[[ Data under study, beginning ]]

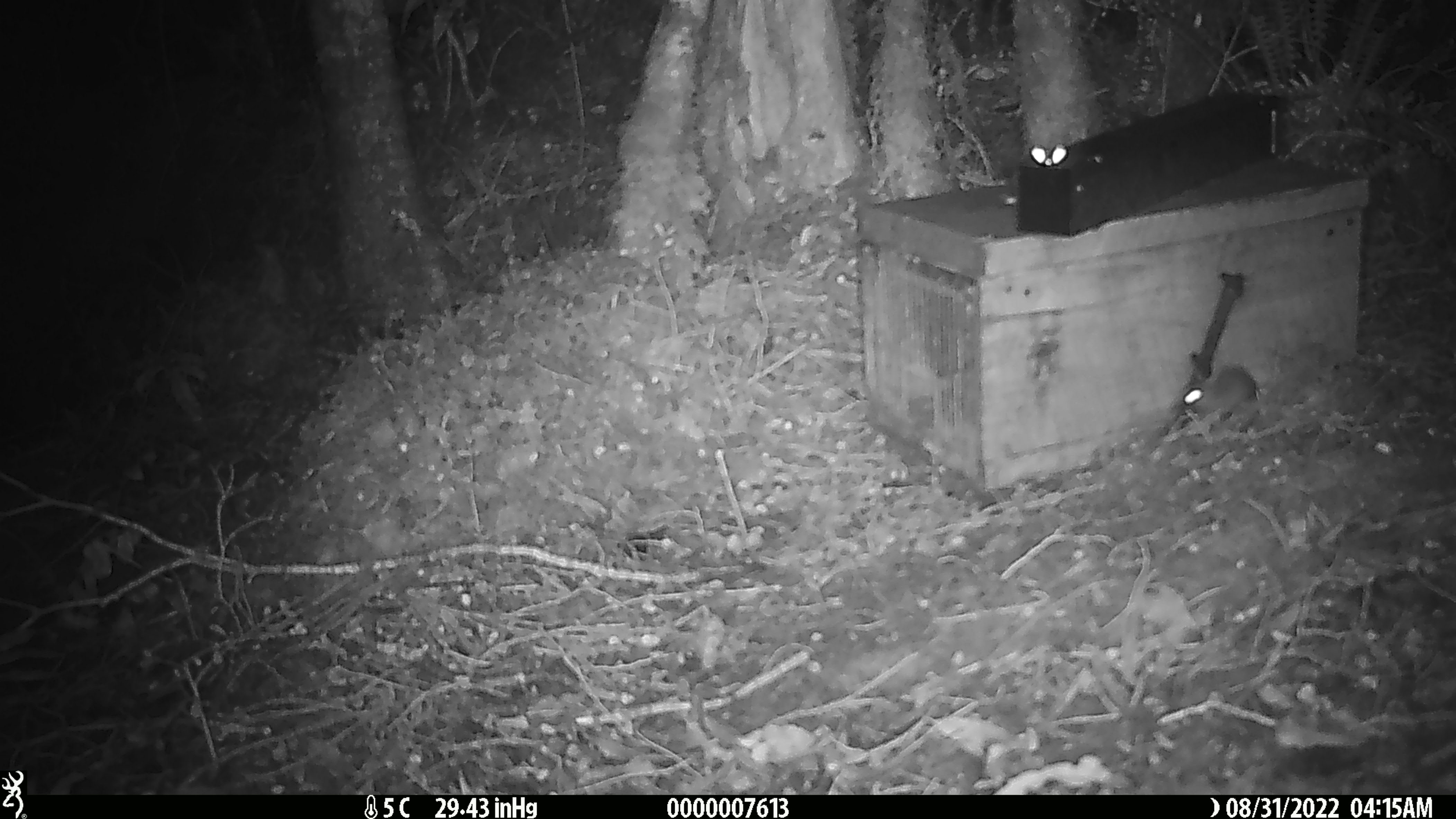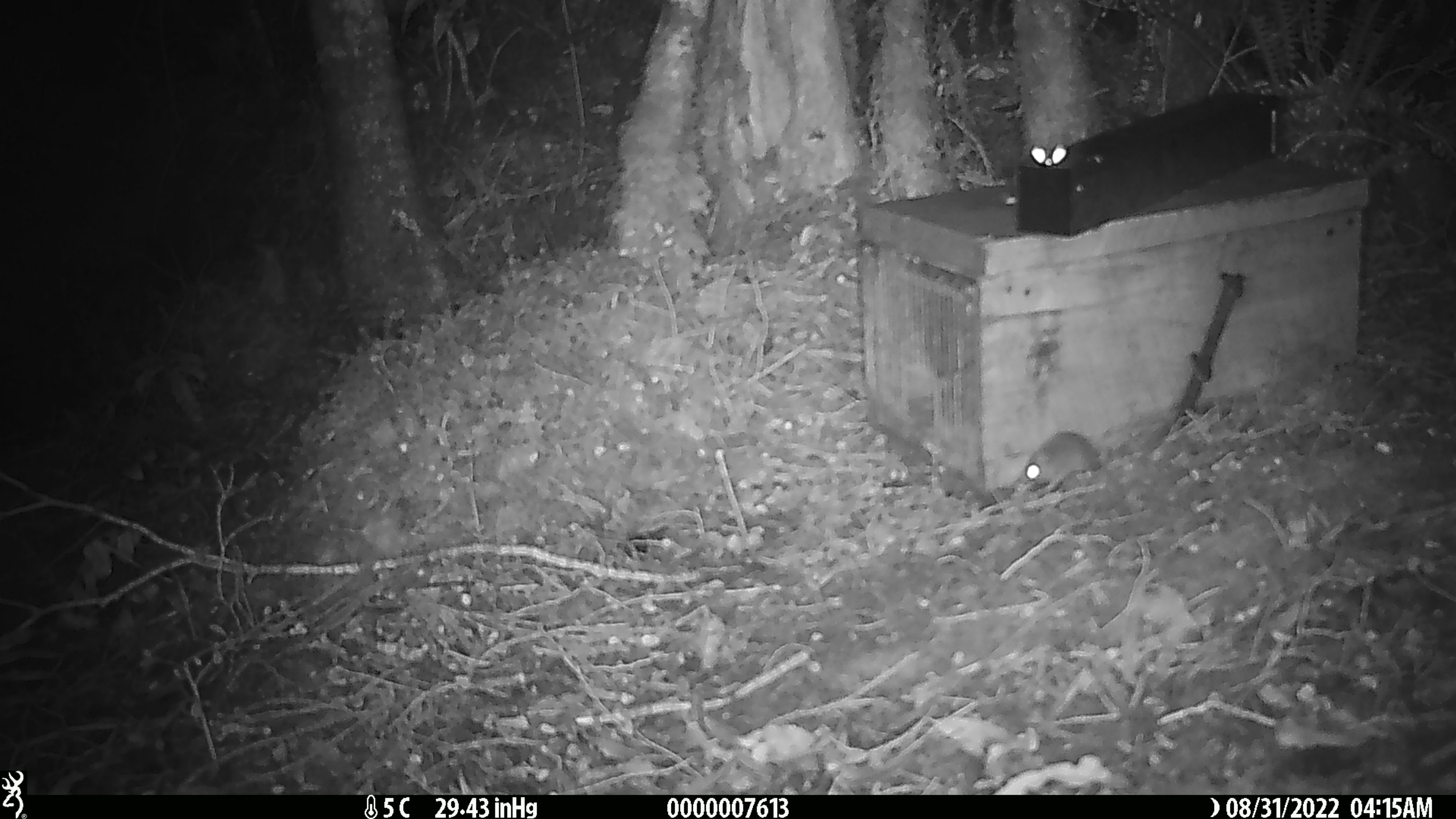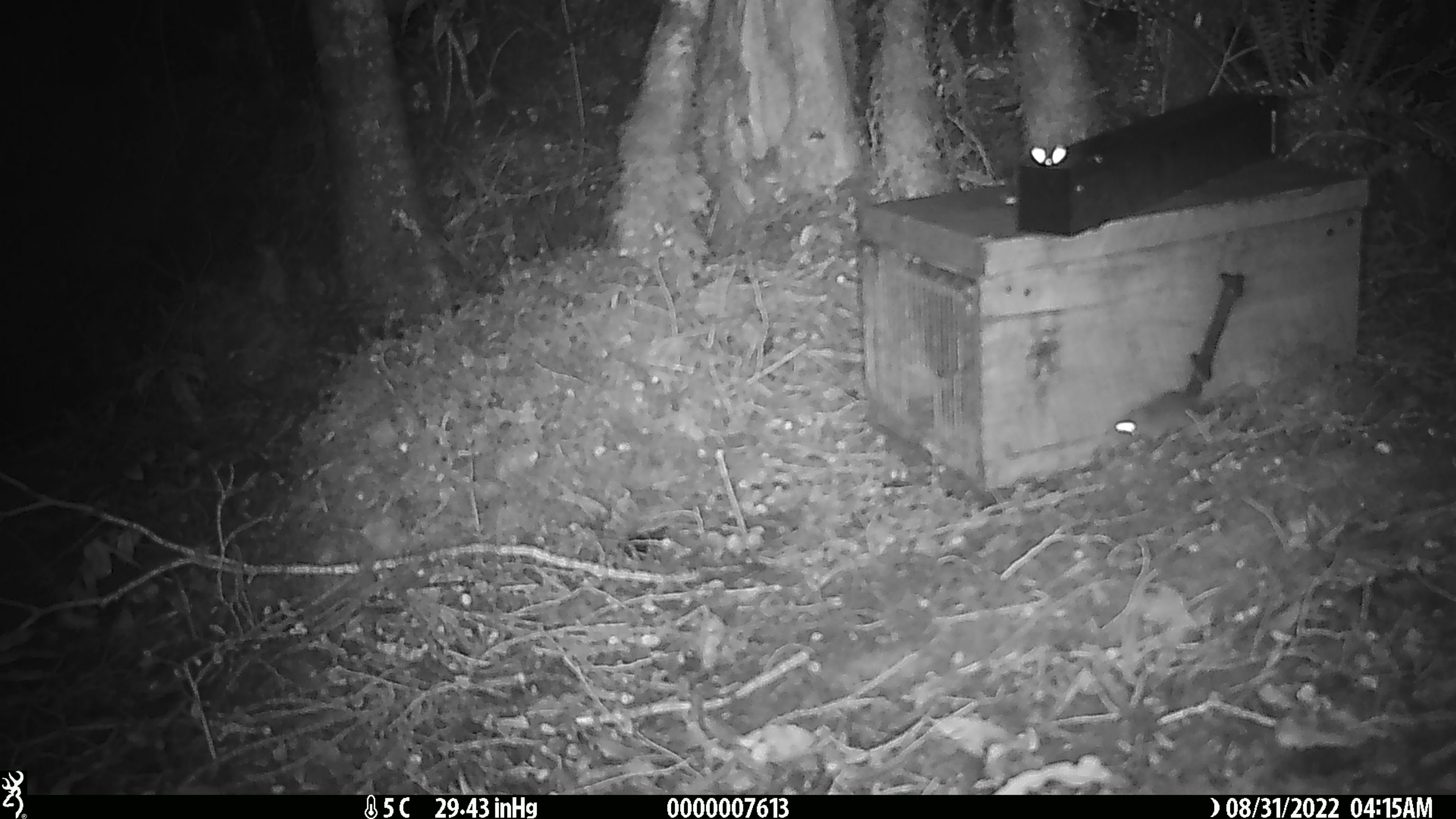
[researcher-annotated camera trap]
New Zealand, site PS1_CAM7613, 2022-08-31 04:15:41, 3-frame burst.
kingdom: Animalia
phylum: Chordata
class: Mammalia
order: Rodentia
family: Muridae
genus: Mus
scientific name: Mus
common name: mouse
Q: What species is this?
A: Mouse (Mus).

[[ Data under study, end ]]

*Directions for this task*.
What is needed is every entry written out word for word, with no pictures.

*Exercise solution*.
[researcher-annotated camera trap]
New Zealand, site PS1_CAM7613, 2022-08-31 04:15:41, 3-frame burst.
kingdom: Animalia
phylum: Chordata
class: Mammalia
order: Rodentia
family: Muridae
genus: Mus
scientific name: Mus
common name: mouse
Q: What species is this?
A: Mouse (Mus).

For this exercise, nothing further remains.